Dans les jours suivants de nombreux maquisards de Saint-Jean-du-Puy s’illustrent dans les combats pour libérer Marseille. Une trentaine poursuivront le combat jusqu’à la Libération en s’engageant dans le Bataillon de Provence (5).

 
 
Notes :
(1) Paul TROMPETTE est lui-même en relation avec Gaston DEFERRE et Francis LEEHNARD.
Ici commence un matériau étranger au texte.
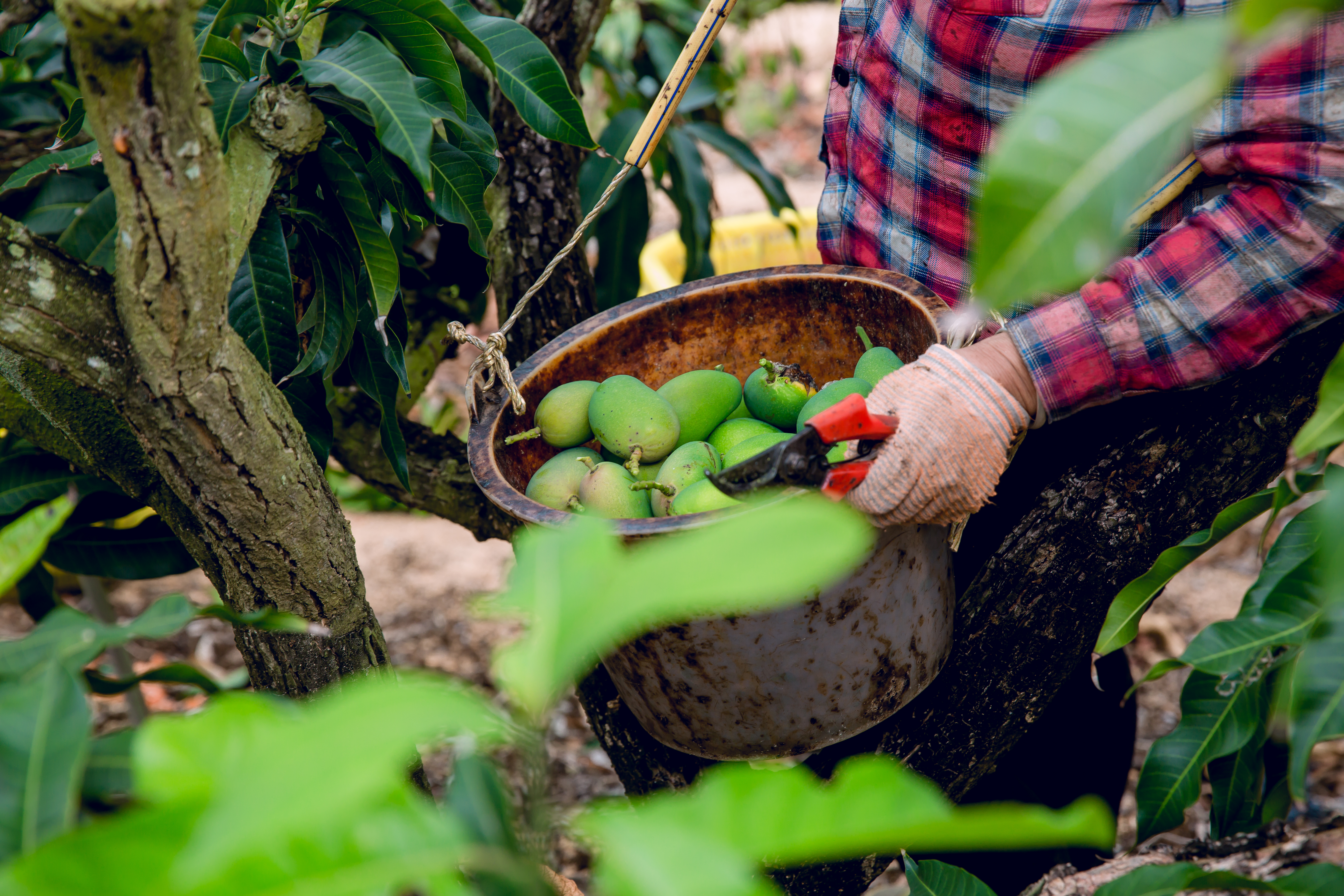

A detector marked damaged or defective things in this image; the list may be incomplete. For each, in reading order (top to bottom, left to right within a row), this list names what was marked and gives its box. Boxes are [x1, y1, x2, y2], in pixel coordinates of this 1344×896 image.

rusty metal bucket [467, 265, 963, 754]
(2) Roger BURDETT et René FIRMIN sont deux pseudonymes utilisés par le major BOITEUX, agent du Service Operation Executive (S.O.E.) britannique. Parachuté une première fois le 31 mars 1942 dans la région lyonnaise pour monter un réseau, il regagne l’Angleterre en août 1943. Renvoyé en France en mars 1944 pour aider les milices socialistes, appelées « Groupes Veni », selon le pseudonyme de leur chef national. Le représentant de « Veni » à Marseille est le capitaine de réserve Lucien DUSSART. Il est en relation avec les frères TROMPETTE, Paul notamment qui est le contact « politique ». C’est avec eux que le major BOITEUX jette les bases du réseau « Gardener » à Marseille.
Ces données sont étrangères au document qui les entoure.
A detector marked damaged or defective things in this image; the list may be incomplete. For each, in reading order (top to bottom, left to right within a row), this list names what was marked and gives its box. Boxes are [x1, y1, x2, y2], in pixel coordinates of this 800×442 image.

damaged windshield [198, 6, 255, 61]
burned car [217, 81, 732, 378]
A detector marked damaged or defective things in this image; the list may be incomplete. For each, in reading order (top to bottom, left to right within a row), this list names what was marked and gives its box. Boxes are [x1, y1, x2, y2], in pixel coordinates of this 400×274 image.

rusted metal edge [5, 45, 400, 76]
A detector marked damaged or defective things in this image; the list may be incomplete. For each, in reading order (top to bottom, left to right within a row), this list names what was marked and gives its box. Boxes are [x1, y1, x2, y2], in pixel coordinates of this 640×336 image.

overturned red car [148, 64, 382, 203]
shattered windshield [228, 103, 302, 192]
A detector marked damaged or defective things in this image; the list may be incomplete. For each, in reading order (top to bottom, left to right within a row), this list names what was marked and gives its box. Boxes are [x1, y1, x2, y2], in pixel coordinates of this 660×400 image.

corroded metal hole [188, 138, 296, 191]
(3) De nationalité britannique, Gaston COLLINS (ou Gaston COHEN) a été parachuté le 24 mars 1944 près de Figeac. C’est un radio très expérimenté mis au service du major BOITEUX et de son adjoint Roger FOSTER, appelé aussi Roger APTAKER, également de nationalité britannique.
(4) Antoine CASANOVA précise : « Le 31 mai 1944, dans l’après-midi, Louis DESCHAMPS vient me chercher à Marseille. Il me demande de prendre une couverture, de ne rien dire à ma mère et me remet des faux papiers au nom de LUCIANI, bûcheron. Une camionnette nous transporte, ainsi que deux amis pris en cours de route, jusqu’au Plan d’Aups. Là, il y a deux camps : un situé au-dessus de la route, l’autre au-dessous où se trouve une vieille bâtisse, appelée « la ferme ». Je suis affecté à « la ferme » où je retrouve deux amis : Adrien GERBE, employé des tramways, et Dominique GRIMALDI.
(5) Le Bataillon de Provence, 9ème D.I.C., commandé par le général de MONTSABERT. Au mois de janvier 1945, le Bataillon de Provence est dissous. Tout son effectif est réparti dans les diverses compagnies du 23ème R.I.C. (ancien 13ème R.T.S.).